------ LESETEXT
# Netzteilanschluss 6 Pin / 8 Pin  PCIE



## Norisk699 (12. Oktober 2011)

Netzteilanschluss 6 Pin / 8 Pin  PCIE


Guten Abend allerseits,

bin gerade ganz schön am grübeln. Vielleicht sehe ich den Wald vor lauter Bäumen nicht.

Habe ein (gutes altes) Enermax Liberty 500 Watt Netzteil.

Von der Power die es bringt sollte es auch in Zukunft reichen, werde nämlich dieser Tage von einer GTX 460 auf eine GTX 570 Grafikkarte wechseln.

Mein Problem sieht nun folgendermaßen aus:

Die neue GTX 570 benötigt 1x 6 PIN PCIE und 1x 8 PIN PCIE  Stromanschluss.  (Bisher die GTX 460 hatte ja 2 x 6 PIN PCIE)

Nachdem ich die GTX 570 also ohne groß nachzudenken bestellt habe, fällt mir folgendes auf:

Mein Enermax Liberty hat lediglich 2 x 6 PIN PCIE Anschlussbuchsen am Netzteil direkt dran.

Wie ist das jetzt also... Es wird mir ja wohl nichts bringen, den 6 PIN PCIE vom Netzteil mit nem Adapter zum 8 PIN PCIE zu machen und das dann in die Grafikkarte zu stecken, oder?

Was sollte man jetzt im Idealfall machen, um irgendwie den 8 PIN PCIE an der Grafikkarte zu bedienen, ohne gleich extra ein Netzteil zu kaufen, welches solch einen Anschluss direkt (z.B. modular) bietet?


----------



## Dr Bakterius (12. Oktober 2011)

Könnte gehen mit dem Adapterkabel, es gibt aber auch so einen Adapter mit 2 x Molex auf 8pol. PEG


----------



## Norisk699 (12. Oktober 2011)

argh... danke!  Das wär wohl ne möglichkeit!

ich suche bestimmt schon 20 minuten im caseking... aber DAS hat die suchfunktion nicht ausgespuckt...
------------
§ **ZIEL**
Schreiben Sie aus der Forumsdiskussion zum Netzteilanschluss die Stelle wortgetreu nieder, die mit den Worten „Habe ein (gutes“ beginnt, und hören Sie nach den Worten „6 PIN PCIE)“ auf.
------ ERFASSTE DATEN
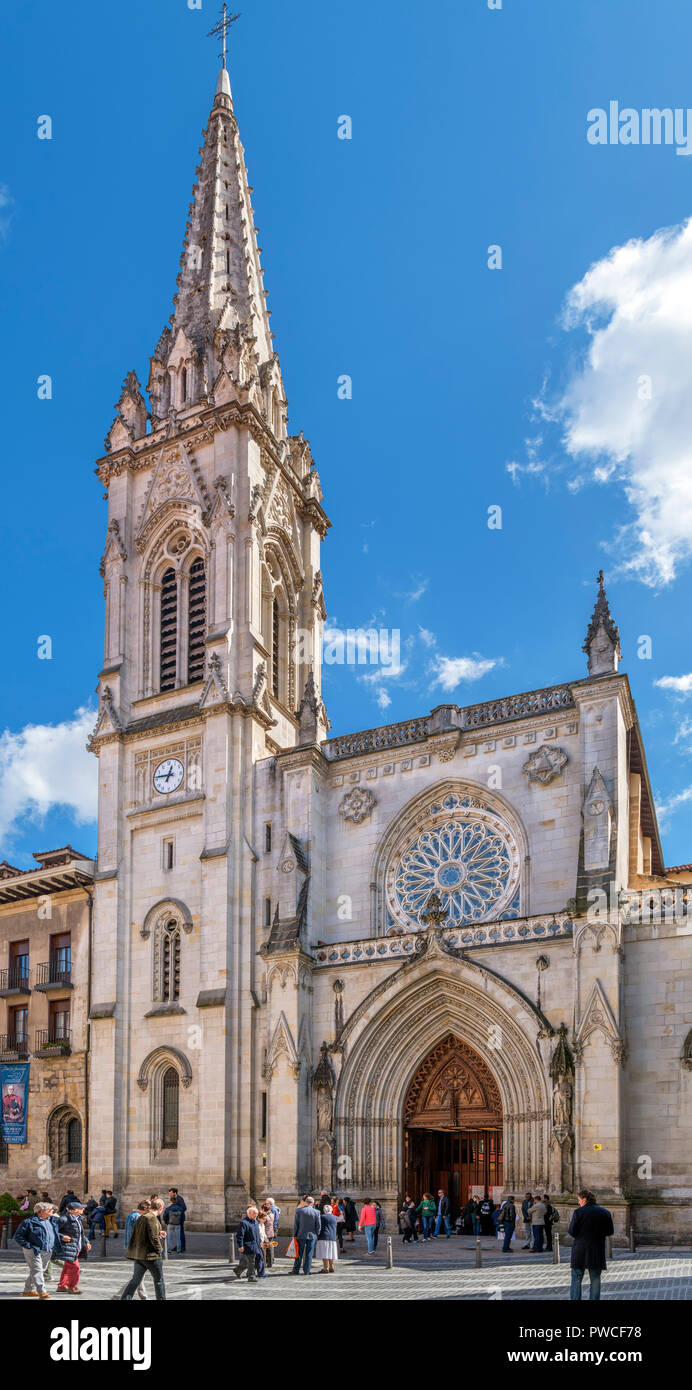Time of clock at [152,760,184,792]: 12:46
------------
§ **LÖSUNG**
Habe ein (gutes altes) Enermax Liberty 500 Watt Netzteil.

Von der Power die es bringt sollte es auch in Zukunft reichen, werde nämlich dieser Tage von einer GTX 460 auf eine GTX 570 Grafikkarte wechseln.

Mein Problem sieht nun folgendermaßen aus:

Die neue GTX 570 benötigt 1x 6 PIN PCIE und 1x 8 PIN PCIE  Stromanschluss.  (Bisher die GTX 460 hatte ja 2 x 6 PIN PCIE)